The purpose of Broadphase, Is to use inexpensive calculations to generate possible collisions, and cull out contacts that cannot occur, thus reducing the work your narrow phase algorithm has to perform, In turn, making your entire collision detection algorithm more efficient.
So before you go ahead and attempt to implement such an algorithm, as yourself:
How many objects are in my game?
If there are a lot, I probably need a broadphase. If not, then the Nnarrowphase should suffice.
Also, am I dealing with many moving objects?
Tree structures generally are slowed down by moving objects, as they can change their position in the tree over time, simply by moving. This requires that objects be removed and reinserted each frame (potentially), which is less than Ideal.
If this is the case, you would be better off with Sweep and Prune, which maintains min/max heaps of the extents of the shapes in your world. Objects do not need to be reinserted, but the heaps need to be resorted each frame, thought this is generally faster than a tree wide, traversal with removals and reinsertions.
Depending on your coding experience, one may be more complicated to code over another. Personally I have found trees to be more intuitive to code, but less efficient, and more prone to error, since they raise other issues, such as what to do if you have an object that sits directly on top of an axis, or the centre of the root node. This can be solved by using loose trees, which have some spacial overlap, so that one child node is always prioritised over others when such a case occurs.

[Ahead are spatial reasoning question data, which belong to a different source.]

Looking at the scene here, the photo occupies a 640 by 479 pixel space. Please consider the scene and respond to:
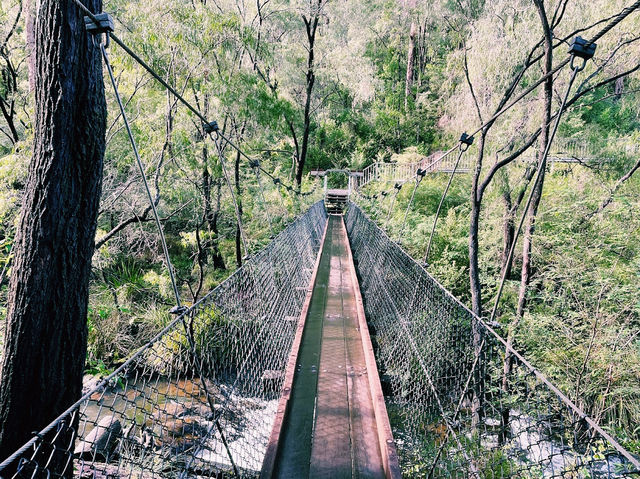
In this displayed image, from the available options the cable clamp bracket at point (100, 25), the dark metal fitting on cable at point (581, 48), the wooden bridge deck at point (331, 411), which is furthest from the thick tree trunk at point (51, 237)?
the dark metal fitting on cable at point (581, 48)

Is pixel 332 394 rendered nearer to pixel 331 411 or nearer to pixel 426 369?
pixel 331 411

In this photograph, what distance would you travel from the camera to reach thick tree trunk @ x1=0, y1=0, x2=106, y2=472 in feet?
4.48

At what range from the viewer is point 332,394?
215 cm

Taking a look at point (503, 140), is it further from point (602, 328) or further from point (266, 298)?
point (266, 298)

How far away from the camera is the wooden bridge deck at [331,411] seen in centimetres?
163

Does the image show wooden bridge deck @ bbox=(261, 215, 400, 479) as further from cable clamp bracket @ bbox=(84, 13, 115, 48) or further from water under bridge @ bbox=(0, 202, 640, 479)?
cable clamp bracket @ bbox=(84, 13, 115, 48)

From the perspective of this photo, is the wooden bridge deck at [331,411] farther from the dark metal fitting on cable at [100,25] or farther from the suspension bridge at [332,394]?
the dark metal fitting on cable at [100,25]

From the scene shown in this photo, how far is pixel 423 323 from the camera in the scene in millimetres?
2596

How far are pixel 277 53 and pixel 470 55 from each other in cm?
443

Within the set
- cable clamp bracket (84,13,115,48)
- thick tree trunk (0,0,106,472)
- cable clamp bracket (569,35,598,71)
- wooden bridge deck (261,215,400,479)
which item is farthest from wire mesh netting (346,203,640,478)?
cable clamp bracket (84,13,115,48)

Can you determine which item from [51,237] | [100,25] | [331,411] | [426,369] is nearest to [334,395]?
[331,411]

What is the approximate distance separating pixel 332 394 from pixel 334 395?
1 centimetres

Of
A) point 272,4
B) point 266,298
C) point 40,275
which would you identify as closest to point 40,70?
point 40,275

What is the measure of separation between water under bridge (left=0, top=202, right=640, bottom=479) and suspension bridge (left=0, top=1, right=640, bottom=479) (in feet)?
0.04
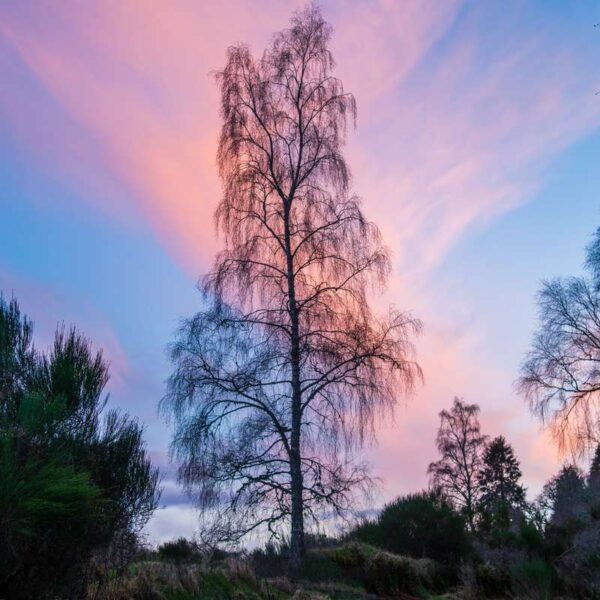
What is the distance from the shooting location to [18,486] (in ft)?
17.7

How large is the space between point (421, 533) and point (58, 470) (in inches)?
485

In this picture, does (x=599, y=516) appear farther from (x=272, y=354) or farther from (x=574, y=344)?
(x=272, y=354)

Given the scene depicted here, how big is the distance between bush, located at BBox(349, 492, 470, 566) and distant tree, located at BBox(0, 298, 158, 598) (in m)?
10.0

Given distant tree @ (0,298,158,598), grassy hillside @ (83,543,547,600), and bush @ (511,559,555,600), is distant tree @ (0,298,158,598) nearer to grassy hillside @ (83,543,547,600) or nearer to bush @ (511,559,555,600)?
grassy hillside @ (83,543,547,600)

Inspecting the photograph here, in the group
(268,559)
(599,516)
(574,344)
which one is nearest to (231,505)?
(268,559)

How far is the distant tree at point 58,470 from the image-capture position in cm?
567

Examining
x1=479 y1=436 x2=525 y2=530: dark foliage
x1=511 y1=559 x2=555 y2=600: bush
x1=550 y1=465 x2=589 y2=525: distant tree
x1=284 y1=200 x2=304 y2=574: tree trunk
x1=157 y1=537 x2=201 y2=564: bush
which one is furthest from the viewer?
x1=479 y1=436 x2=525 y2=530: dark foliage

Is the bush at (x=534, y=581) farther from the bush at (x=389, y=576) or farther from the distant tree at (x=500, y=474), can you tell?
the distant tree at (x=500, y=474)

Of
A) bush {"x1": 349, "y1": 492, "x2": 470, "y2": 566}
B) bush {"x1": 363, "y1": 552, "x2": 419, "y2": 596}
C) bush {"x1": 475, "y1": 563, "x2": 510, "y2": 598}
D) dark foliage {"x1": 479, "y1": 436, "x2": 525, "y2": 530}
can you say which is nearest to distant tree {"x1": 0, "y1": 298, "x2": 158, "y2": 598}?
bush {"x1": 363, "y1": 552, "x2": 419, "y2": 596}

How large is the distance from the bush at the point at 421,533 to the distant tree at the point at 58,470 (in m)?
10.0

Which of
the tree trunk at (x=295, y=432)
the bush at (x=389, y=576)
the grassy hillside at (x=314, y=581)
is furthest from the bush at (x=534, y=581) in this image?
the tree trunk at (x=295, y=432)

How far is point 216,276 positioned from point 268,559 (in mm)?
6990

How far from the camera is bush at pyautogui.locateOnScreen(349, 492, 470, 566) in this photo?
52.8ft

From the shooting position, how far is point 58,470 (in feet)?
19.4
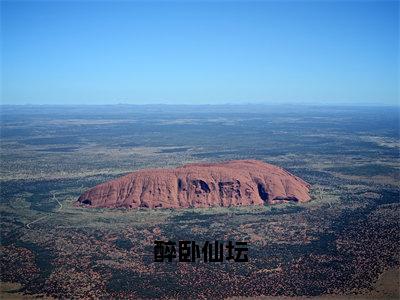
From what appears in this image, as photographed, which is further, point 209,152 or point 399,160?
point 209,152

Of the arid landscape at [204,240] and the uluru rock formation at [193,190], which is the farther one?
the uluru rock formation at [193,190]

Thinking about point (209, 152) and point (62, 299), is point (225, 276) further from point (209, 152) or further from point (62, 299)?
point (209, 152)

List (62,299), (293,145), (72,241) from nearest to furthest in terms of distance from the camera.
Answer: (62,299) < (72,241) < (293,145)

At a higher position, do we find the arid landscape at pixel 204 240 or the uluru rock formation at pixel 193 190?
the uluru rock formation at pixel 193 190

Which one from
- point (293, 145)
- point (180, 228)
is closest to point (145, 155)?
point (293, 145)

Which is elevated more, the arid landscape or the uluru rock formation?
the uluru rock formation

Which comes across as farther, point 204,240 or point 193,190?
point 193,190

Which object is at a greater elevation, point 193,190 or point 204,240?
point 193,190

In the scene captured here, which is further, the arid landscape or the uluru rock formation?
the uluru rock formation
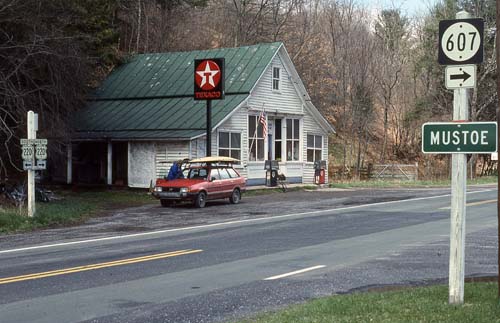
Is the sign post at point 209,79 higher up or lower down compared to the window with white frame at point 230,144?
higher up

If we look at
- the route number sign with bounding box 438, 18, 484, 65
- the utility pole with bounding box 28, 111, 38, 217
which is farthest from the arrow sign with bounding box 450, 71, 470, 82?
the utility pole with bounding box 28, 111, 38, 217

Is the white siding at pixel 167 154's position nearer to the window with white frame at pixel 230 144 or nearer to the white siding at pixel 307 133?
the window with white frame at pixel 230 144

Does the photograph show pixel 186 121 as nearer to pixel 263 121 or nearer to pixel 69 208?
pixel 263 121

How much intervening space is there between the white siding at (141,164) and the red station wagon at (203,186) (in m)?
5.77

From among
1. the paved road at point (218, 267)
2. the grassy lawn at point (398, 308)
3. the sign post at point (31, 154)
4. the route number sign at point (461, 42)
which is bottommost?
the paved road at point (218, 267)

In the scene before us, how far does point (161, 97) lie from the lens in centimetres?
3609

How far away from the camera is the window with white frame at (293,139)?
38.5 meters

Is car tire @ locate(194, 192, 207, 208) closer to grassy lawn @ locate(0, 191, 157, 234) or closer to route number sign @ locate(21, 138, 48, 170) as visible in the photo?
grassy lawn @ locate(0, 191, 157, 234)

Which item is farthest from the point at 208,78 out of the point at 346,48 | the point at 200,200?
the point at 346,48

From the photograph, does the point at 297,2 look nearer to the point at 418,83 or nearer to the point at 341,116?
the point at 341,116

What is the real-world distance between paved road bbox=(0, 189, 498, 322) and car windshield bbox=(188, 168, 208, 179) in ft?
21.7

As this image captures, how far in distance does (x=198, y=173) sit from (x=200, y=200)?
136cm

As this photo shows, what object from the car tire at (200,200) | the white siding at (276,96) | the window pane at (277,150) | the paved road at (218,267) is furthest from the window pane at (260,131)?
the paved road at (218,267)

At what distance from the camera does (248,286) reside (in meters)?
10.1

If the space that your objects move within is bounded, then you could use a grid to subdivide your objects. Put each object into every grid cell which the object covers (fully or partially). To check if object A collides with any other object, determine which grid cells object A covers, then get the list of unique objects in those cells, and finally test object A against each unique object. This approach works best if most objects are usually contained in a single grid cell.
If your space is not bounded, then you will need to implement some sort of dynamic grid that can grow on demand in each of the four directions (in 2D).
The advantage of this approach over more adaptive algorithsm (i.e. BSP, Quadtree, Circletree) is that the cells can be accessed in O(1) time (i.e. constant time) rather than O(log N) time (i.e. logarithmic time). However these latter algorithms are able to adapt themselves to large variability in the density of objects. The grid approach works best when object density is fairly constant across the space.
I would like to recommend the introductory reference to game physics from Ian Millington, Game Physics Engine Development. It has a great section on broad phase collision detection with sample code.